··· EXCERPTED TEXT

It’s sunny this morning here in New York. Nonetheless, from this day forward, and retroactively, I am going to label my weekly posts “Gray Friday.” I am doing so because all of my posts have been informed by my appreciation of the beauty of the gray, and because I see a great advantage in making this explicit.

I announced my intention to write a gray series in an early PS post:

“I have a gray view of the Israeli-Palestinian conflict, a gray view of neo-liberalism, a gray view about capitalism, and rationality and affect, a gray view of militant democracy, and a gray view of socialism. When many of my colleagues, friends, and indeed even relatives, see things in black and white, not to mention in red and green, I see ambiguity and complexity, want nuance, expect the less than ideal, but hope for, and do what I can to make possible, the better, knowing that to do what I can requires an appreciation of the power of the powerless, the power of the politics of small things in my terms. To be clear, I am not calling for moderation, or acceptance of the ways things are. I am radically committed to democracy and pragmatically committed, with qualifications, to non-violence. As I appreciate the beauty of gray, I also appreciate the limits of violence.”

······
··· RAW DATA

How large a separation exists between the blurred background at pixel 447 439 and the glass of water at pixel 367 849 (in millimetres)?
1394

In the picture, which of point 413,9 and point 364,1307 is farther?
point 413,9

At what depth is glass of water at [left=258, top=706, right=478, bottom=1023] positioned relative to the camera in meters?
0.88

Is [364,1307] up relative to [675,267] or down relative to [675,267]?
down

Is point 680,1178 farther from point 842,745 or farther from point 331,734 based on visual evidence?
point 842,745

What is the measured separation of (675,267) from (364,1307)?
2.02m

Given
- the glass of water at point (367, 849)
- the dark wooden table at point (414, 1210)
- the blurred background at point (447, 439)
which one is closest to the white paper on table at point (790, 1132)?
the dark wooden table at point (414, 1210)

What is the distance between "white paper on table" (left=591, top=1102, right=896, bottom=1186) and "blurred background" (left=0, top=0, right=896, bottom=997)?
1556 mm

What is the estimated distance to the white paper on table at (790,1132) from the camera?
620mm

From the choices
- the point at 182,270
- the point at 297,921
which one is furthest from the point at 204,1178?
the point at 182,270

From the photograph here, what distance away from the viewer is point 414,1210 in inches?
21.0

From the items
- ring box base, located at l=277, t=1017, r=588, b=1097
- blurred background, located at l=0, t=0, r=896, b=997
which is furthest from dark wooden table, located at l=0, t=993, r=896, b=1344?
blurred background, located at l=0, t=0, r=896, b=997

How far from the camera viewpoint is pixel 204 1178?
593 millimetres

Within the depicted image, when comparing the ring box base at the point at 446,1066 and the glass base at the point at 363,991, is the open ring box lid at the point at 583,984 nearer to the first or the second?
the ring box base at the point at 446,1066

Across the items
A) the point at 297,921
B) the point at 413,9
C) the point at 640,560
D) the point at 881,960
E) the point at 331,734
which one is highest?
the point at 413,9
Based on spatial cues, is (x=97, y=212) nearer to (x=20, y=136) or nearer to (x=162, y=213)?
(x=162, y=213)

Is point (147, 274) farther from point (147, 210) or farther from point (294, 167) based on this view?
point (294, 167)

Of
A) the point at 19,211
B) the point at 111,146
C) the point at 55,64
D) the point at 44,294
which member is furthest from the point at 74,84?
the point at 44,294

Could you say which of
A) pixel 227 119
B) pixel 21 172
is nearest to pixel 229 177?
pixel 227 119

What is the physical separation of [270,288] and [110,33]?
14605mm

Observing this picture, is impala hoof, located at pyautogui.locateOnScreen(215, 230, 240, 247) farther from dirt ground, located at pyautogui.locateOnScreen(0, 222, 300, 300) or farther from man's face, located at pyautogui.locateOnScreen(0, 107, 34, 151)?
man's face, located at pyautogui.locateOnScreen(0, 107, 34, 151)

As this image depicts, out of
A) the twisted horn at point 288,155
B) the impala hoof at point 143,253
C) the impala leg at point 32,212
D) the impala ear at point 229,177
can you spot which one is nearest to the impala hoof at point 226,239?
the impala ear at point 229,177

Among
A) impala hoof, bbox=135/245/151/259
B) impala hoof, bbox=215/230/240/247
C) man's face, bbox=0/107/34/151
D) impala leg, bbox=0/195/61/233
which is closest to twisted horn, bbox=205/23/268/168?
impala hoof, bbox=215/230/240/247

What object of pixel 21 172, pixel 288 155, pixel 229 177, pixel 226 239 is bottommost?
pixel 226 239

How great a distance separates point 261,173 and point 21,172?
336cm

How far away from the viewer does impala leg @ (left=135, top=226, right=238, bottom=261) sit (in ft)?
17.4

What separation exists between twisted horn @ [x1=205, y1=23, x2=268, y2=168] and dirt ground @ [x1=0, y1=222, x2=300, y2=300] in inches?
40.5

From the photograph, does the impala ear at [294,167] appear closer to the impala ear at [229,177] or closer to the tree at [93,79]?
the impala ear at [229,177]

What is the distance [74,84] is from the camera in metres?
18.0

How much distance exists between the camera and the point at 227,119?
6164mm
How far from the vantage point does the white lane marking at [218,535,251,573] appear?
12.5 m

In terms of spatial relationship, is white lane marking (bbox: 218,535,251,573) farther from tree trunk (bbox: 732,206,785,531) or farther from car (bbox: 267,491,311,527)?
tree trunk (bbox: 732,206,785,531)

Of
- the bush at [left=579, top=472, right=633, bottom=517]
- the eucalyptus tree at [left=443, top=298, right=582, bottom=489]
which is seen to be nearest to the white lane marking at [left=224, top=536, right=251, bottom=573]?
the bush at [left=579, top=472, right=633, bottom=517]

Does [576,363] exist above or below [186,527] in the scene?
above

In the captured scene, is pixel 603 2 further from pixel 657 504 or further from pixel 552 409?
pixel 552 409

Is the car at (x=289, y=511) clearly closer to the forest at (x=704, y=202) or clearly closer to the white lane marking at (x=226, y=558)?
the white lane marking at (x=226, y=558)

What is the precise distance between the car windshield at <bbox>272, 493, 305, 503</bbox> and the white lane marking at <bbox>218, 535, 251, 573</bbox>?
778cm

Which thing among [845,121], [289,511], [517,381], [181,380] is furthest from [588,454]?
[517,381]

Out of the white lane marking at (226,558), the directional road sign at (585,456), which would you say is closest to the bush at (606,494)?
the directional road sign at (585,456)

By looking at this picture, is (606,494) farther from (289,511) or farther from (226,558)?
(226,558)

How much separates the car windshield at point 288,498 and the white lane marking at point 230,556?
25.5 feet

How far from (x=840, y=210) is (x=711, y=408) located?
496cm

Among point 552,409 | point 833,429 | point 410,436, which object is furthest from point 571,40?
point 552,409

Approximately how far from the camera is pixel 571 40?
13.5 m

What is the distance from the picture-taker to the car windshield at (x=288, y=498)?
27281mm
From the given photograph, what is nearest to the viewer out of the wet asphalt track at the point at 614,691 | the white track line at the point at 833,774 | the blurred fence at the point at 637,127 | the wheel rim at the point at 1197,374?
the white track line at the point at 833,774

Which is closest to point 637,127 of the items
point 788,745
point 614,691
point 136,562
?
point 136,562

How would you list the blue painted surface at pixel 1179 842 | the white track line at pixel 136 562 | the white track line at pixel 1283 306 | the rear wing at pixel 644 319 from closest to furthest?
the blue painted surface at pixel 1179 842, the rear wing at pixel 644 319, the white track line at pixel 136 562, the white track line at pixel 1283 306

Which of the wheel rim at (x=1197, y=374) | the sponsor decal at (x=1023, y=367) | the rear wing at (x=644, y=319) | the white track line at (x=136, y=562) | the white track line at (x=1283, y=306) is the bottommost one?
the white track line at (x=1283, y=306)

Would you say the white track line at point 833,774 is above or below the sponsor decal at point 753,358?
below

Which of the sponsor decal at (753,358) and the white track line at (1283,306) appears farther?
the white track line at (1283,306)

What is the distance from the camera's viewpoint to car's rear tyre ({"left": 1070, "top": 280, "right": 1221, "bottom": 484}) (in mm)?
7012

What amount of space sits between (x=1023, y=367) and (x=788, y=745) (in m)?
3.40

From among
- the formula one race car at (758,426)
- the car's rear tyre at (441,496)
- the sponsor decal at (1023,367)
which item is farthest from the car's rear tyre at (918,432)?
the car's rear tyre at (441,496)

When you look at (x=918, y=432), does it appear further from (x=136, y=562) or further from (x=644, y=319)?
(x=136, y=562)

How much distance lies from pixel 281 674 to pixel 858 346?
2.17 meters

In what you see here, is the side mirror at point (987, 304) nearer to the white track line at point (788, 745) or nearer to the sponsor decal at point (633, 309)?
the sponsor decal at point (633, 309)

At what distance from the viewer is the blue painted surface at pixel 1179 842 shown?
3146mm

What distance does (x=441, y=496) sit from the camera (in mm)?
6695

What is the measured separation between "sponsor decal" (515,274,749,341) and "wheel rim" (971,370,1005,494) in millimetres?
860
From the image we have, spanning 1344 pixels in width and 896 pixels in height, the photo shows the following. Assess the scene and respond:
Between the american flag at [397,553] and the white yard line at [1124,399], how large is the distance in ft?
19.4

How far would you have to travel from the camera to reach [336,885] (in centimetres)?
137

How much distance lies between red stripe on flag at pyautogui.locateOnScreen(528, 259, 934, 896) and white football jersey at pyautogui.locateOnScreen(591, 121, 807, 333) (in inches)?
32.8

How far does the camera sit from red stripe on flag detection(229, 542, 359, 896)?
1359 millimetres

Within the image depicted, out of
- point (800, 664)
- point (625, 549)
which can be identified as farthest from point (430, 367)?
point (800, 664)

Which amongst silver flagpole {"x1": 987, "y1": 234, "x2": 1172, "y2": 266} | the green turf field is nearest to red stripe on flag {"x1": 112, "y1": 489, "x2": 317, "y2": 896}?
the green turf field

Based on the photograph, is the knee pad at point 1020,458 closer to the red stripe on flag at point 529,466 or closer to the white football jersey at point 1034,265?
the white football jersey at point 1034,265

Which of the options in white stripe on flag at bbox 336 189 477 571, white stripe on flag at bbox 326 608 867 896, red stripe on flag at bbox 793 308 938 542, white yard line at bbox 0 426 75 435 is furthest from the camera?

······

DIRECTIVE A:
Decide whether each statement below agrees with the Gray Friday post. Answer yes or no for each and quote the words of the post that settle it.
(i) The morning on which the post was written was sunny in New York.
(ii) The author calls for moderation.
(iii) The author is committed to non-violence without qualification.
DIRECTIVE B: According to the Gray Friday post, what label will the author give to the weekly posts?
DIRECTIVE C: List every group of people who, according to the Gray Friday post, see things in black and white.

TASK SOLUTION A:
(i) Yes: "It’s sunny this morning here in New York."
(ii) No: "To be clear, I am not calling for moderation, or acceptance of the ways things are."
(iii) No: "pragmatically committed, with qualifications, to non-violence."

TASK SOLUTION B: "Gray Friday."

TASK SOLUTION C: Colleagues, friends, and relatives.